Extract exactly the range of lines bounded by the line containing "Is point 49,65, in" and the final line of the listing, both ends included, and no other lines.

[start]

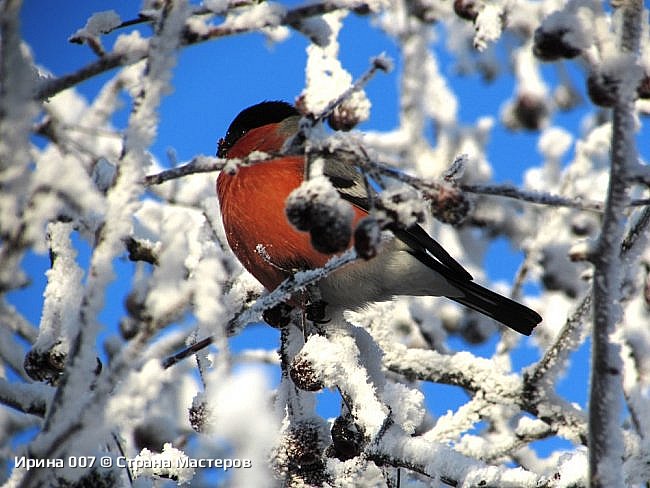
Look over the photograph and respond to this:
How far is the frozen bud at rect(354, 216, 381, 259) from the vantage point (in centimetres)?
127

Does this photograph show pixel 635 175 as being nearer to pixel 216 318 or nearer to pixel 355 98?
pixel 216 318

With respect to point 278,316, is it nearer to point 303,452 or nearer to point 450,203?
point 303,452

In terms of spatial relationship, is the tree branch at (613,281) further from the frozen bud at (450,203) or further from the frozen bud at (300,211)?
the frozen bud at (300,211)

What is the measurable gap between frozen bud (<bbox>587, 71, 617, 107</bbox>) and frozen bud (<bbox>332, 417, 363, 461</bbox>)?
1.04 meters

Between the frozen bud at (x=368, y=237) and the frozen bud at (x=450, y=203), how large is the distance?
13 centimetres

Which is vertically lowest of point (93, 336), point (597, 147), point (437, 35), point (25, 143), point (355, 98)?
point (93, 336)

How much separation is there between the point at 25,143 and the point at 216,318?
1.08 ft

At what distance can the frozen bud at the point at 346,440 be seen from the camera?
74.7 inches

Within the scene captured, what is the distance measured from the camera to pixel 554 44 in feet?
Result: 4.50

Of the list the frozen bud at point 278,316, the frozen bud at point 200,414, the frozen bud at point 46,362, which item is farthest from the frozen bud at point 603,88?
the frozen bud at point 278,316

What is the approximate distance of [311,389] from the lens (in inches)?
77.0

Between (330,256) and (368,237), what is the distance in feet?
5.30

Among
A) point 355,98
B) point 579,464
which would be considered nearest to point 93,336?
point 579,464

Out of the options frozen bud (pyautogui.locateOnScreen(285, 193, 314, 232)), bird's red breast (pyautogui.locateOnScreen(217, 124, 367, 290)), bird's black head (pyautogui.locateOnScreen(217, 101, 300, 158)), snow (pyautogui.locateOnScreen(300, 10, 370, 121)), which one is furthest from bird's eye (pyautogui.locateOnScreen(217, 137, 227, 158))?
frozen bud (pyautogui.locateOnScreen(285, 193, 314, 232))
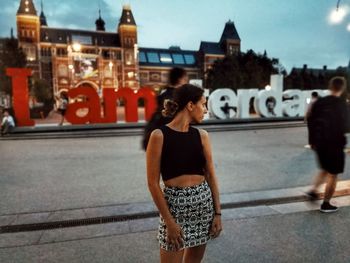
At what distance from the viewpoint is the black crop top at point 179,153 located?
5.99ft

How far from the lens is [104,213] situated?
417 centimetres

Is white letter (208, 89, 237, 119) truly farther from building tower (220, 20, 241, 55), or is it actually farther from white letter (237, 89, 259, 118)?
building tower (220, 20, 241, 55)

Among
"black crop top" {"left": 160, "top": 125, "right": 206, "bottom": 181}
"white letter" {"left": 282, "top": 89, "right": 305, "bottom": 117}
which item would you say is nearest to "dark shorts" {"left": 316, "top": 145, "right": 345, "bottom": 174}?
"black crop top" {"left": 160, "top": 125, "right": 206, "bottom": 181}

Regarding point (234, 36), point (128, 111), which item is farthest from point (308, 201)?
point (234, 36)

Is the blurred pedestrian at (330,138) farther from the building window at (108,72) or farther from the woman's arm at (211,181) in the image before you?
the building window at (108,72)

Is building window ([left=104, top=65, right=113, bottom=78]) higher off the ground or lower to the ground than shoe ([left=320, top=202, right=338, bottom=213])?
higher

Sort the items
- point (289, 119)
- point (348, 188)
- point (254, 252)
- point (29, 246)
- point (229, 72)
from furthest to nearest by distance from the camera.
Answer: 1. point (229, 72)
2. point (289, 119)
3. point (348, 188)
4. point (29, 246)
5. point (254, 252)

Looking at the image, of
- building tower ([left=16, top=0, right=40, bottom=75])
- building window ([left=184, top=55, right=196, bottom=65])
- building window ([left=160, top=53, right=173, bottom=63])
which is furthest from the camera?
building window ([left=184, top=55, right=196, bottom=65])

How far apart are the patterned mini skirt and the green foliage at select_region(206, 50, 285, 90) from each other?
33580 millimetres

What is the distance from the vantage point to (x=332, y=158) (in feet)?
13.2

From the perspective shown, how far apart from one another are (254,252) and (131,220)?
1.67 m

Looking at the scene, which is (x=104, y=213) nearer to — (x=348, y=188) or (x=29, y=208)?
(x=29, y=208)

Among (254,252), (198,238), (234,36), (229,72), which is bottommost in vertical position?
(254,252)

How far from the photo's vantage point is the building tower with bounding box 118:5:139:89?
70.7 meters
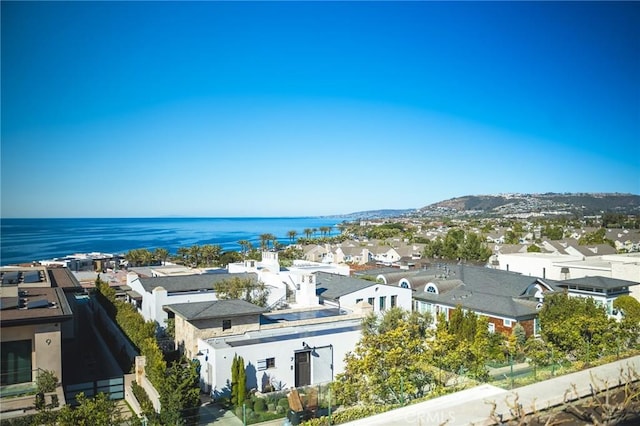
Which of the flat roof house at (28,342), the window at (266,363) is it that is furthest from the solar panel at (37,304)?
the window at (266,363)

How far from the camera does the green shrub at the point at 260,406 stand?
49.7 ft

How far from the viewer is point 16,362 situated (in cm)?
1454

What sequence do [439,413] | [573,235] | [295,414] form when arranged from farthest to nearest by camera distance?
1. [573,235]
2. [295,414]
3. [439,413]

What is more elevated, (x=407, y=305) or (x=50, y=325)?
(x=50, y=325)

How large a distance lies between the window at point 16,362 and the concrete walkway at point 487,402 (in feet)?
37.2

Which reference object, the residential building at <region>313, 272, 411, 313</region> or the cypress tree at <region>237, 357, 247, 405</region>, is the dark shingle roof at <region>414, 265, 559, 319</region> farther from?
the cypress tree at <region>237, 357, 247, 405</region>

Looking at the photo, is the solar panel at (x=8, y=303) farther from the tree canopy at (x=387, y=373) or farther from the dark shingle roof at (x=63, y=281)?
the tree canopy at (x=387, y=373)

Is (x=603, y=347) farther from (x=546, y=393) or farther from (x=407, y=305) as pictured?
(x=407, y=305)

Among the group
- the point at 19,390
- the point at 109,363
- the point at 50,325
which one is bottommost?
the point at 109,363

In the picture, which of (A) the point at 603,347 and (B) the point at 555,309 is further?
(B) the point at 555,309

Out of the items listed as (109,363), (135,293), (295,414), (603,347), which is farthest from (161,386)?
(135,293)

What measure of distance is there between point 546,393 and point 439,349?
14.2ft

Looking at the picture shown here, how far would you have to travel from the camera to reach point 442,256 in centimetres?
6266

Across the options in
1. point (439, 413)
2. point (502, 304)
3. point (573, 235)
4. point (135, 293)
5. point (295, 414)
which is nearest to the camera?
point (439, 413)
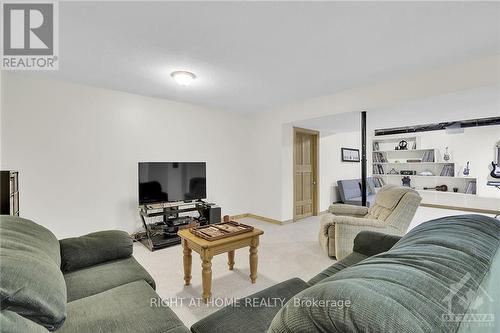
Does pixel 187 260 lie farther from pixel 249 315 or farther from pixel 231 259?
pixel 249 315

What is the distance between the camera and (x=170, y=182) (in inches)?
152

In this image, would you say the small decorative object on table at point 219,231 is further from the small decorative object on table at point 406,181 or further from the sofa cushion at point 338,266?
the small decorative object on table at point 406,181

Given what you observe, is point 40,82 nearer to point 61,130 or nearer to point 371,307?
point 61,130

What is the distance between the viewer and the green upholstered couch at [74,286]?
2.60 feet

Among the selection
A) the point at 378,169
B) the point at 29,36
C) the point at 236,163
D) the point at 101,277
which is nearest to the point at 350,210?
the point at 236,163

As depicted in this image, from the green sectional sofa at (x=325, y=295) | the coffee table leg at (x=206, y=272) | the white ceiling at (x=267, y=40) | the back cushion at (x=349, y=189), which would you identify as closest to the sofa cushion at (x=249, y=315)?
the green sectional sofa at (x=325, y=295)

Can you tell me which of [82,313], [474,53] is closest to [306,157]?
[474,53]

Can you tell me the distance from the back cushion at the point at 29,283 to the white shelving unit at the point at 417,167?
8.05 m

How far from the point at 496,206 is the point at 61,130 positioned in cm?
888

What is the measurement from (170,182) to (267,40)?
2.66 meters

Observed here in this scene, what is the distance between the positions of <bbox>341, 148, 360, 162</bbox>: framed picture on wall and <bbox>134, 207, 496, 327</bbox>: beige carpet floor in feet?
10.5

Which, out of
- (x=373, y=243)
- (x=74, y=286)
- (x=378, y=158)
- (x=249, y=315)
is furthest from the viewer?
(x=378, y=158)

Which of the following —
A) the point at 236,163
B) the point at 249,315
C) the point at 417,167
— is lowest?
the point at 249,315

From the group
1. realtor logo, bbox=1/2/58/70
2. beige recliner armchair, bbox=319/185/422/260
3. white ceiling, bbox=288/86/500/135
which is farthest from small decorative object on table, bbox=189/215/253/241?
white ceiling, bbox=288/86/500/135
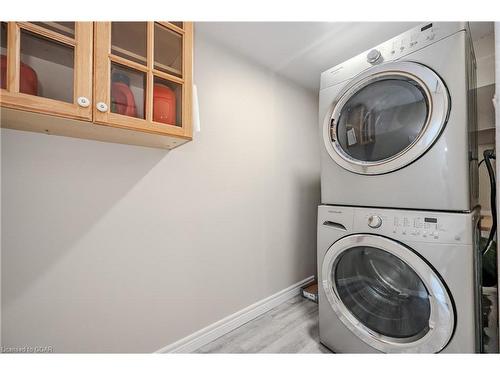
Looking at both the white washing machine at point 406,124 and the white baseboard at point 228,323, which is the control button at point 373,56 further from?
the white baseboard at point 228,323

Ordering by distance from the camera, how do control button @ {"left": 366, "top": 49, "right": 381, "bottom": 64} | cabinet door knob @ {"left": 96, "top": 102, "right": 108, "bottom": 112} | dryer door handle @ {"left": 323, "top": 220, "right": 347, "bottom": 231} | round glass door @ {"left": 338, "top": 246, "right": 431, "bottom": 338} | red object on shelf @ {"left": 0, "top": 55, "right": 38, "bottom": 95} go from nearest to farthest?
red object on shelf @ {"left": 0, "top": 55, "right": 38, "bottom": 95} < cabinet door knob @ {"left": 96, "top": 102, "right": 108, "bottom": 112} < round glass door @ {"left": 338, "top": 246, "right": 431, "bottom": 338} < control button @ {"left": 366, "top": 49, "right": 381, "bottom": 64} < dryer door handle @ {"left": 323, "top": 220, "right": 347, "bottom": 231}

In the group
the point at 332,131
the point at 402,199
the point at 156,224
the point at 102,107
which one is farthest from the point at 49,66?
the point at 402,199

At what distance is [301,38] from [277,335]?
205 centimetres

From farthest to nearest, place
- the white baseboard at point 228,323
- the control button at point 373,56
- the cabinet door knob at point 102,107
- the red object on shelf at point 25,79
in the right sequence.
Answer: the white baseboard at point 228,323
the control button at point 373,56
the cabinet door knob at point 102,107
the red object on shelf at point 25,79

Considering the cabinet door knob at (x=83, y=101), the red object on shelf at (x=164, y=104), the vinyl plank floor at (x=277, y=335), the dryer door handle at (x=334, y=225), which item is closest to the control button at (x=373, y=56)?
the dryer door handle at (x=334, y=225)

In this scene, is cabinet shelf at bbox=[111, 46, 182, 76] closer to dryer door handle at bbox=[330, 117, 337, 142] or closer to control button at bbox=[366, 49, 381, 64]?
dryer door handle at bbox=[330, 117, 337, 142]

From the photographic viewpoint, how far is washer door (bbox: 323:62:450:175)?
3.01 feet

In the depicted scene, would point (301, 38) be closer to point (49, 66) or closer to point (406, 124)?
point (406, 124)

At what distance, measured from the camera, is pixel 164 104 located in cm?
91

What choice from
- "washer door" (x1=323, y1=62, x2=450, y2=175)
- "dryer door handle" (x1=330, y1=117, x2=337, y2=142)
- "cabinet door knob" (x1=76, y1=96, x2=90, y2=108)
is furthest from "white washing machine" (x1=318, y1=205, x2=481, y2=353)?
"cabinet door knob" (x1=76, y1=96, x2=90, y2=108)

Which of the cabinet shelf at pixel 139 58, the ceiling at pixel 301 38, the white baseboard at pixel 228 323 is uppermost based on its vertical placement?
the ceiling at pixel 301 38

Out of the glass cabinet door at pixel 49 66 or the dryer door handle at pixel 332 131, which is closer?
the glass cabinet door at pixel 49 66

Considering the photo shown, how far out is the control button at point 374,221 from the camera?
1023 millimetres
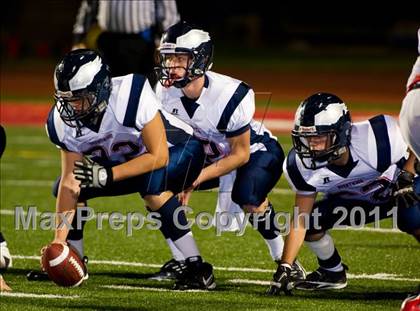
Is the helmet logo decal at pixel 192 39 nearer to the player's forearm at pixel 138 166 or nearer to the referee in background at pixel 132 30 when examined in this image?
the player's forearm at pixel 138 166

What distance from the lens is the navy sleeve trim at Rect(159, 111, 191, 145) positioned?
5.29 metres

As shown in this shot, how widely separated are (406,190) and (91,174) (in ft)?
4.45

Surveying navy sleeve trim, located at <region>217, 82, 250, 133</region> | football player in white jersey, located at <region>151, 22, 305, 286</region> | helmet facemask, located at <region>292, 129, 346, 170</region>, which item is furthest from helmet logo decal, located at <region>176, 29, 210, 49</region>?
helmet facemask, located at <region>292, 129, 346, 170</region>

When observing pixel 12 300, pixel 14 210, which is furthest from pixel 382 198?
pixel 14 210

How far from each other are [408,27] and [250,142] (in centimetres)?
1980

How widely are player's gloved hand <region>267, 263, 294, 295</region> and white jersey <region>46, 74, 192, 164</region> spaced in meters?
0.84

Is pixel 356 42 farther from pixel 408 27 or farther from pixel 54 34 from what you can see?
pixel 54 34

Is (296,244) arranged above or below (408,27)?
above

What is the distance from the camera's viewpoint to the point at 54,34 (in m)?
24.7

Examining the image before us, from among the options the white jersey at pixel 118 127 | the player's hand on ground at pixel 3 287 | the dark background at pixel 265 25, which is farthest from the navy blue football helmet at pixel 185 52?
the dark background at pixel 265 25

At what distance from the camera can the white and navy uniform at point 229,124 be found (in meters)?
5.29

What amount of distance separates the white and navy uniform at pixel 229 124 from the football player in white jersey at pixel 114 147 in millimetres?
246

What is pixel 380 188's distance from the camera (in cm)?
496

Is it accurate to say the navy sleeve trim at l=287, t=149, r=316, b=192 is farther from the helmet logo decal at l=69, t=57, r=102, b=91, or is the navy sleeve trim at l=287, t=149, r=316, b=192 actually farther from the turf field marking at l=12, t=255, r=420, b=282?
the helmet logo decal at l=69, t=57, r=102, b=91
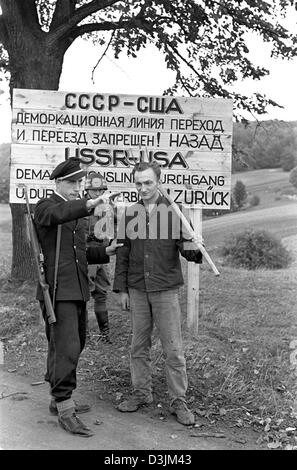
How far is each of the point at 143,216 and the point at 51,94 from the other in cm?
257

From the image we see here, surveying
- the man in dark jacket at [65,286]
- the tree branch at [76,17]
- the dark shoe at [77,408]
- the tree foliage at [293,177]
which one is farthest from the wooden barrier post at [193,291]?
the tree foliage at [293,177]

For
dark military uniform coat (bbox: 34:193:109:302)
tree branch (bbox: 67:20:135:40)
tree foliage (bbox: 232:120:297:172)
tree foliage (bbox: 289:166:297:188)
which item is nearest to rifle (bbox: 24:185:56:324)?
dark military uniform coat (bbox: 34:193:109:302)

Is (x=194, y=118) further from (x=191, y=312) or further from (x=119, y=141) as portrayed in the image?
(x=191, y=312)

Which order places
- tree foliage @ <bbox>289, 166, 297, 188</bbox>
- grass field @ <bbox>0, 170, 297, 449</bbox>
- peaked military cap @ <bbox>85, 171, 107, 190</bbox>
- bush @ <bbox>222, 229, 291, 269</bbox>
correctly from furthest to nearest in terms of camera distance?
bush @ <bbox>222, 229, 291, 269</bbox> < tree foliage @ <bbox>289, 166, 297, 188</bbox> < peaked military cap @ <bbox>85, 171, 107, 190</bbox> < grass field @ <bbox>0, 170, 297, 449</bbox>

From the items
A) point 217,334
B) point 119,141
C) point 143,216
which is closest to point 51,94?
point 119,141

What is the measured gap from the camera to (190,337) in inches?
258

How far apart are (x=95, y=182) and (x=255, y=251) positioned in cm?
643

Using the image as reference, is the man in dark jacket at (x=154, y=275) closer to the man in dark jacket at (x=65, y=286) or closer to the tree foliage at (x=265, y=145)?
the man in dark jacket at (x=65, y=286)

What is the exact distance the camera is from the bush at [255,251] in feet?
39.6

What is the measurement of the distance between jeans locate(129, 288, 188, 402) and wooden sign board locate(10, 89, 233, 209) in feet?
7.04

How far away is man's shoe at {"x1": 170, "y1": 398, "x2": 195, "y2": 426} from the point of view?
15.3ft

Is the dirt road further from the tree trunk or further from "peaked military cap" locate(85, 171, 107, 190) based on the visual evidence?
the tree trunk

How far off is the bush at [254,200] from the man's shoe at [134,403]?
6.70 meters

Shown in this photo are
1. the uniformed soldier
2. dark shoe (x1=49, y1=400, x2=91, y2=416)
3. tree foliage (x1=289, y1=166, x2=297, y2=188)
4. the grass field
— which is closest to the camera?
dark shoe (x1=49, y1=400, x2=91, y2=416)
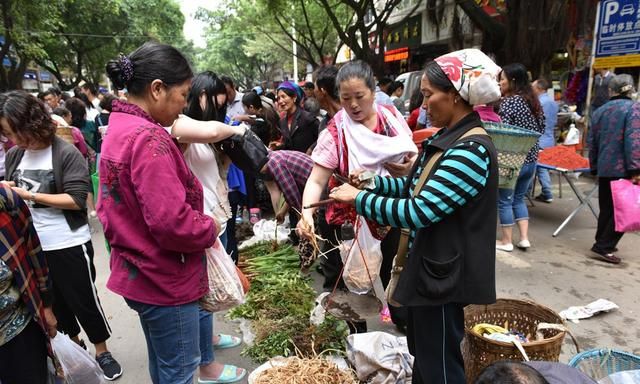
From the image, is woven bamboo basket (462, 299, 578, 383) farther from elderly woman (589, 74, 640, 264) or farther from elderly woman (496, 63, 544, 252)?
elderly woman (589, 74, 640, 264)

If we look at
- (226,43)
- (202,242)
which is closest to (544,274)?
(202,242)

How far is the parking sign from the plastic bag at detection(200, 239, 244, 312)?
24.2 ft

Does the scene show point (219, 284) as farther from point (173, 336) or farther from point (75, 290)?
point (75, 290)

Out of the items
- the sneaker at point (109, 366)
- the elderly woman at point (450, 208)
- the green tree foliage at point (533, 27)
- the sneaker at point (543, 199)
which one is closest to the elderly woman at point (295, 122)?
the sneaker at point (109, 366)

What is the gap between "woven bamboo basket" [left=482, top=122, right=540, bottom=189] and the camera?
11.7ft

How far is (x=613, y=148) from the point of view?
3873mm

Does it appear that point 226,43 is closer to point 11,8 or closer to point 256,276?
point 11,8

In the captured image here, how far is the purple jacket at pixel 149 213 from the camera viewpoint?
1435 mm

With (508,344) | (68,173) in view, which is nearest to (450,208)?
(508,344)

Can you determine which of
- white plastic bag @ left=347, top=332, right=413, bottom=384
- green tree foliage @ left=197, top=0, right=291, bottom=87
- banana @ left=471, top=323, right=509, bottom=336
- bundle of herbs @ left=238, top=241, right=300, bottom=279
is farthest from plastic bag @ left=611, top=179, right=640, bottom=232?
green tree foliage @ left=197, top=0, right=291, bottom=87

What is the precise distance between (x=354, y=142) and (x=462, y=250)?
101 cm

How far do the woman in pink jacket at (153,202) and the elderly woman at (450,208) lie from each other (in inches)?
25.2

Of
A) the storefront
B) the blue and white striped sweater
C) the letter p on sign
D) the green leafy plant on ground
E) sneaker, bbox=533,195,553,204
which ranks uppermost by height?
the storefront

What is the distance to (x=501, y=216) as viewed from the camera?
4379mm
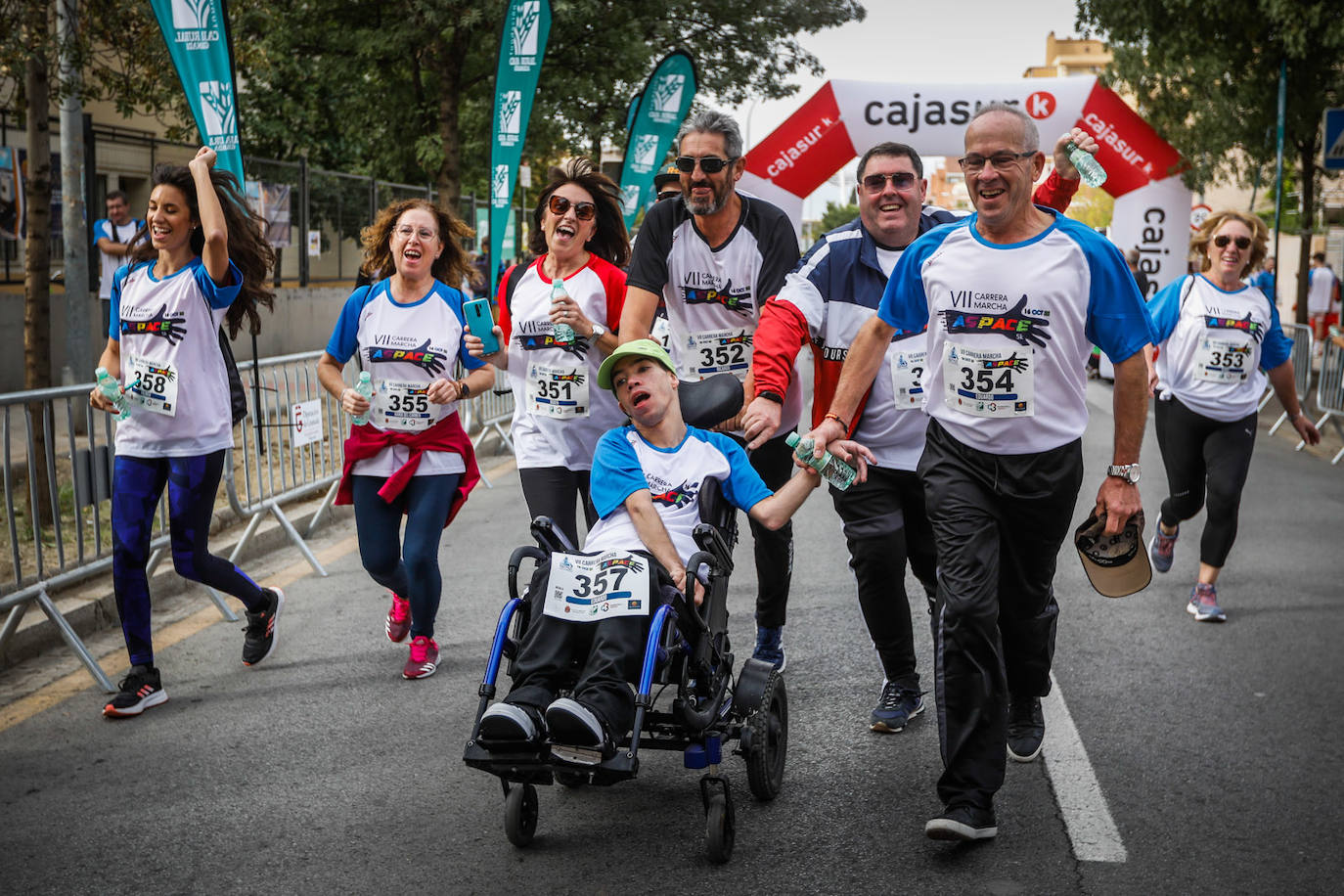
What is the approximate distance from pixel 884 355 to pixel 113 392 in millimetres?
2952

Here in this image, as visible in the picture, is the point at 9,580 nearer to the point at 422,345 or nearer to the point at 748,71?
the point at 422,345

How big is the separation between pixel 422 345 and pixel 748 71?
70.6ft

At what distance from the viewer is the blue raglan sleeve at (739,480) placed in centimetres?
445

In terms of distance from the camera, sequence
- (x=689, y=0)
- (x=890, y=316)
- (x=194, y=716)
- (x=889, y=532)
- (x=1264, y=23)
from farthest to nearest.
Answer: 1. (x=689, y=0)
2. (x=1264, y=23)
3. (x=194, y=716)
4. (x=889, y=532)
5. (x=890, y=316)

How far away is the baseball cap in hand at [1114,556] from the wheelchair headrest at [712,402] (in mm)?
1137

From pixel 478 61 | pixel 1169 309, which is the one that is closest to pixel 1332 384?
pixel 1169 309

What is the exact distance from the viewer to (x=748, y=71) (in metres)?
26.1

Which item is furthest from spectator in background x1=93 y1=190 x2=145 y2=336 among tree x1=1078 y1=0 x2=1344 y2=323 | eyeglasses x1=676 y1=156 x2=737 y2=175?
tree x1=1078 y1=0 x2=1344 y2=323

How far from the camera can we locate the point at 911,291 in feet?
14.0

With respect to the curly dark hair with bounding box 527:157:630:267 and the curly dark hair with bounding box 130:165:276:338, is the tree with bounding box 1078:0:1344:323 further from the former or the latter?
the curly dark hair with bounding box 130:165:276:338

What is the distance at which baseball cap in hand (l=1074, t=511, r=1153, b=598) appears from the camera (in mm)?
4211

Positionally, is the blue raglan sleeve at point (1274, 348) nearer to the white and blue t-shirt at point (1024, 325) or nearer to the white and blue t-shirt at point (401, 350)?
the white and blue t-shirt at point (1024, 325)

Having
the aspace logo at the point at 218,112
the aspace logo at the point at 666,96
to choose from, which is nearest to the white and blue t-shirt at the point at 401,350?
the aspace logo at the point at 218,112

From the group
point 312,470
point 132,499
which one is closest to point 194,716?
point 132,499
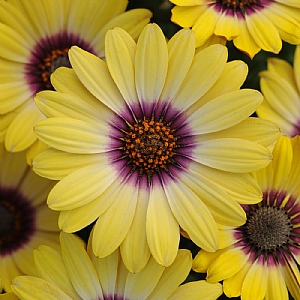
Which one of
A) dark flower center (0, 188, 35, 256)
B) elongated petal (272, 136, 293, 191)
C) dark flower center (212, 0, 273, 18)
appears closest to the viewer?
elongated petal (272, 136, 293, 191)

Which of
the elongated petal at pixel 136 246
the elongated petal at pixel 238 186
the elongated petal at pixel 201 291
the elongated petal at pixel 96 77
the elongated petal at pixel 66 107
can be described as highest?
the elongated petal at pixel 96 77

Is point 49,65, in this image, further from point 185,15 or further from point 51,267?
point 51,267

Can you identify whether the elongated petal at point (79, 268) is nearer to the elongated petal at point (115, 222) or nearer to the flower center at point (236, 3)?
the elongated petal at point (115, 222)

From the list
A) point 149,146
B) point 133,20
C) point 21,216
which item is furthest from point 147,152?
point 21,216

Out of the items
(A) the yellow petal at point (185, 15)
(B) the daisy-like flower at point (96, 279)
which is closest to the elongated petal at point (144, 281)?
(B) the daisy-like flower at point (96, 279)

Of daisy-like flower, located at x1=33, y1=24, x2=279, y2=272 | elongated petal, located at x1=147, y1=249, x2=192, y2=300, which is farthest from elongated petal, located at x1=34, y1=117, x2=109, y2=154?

[end]

▸ Complete output:
Is point 49,65, in this image, further from point 185,15 or further from point 51,267?
point 51,267

Can you identify whether the elongated petal at point (79, 268) is nearer to the elongated petal at point (115, 222) or nearer to the flower center at point (236, 3)?
the elongated petal at point (115, 222)

From the list
A) point 149,146
B) point 133,20
C) point 21,216
which item is furthest from point 147,152?
point 21,216

Out of the items
(A) the yellow petal at point (185, 15)
(B) the daisy-like flower at point (96, 279)
which is closest to the elongated petal at point (144, 281)?
(B) the daisy-like flower at point (96, 279)

Of daisy-like flower, located at x1=33, y1=24, x2=279, y2=272 | elongated petal, located at x1=147, y1=249, x2=192, y2=300, which is farthest from elongated petal, located at x1=34, y1=117, x2=109, y2=154?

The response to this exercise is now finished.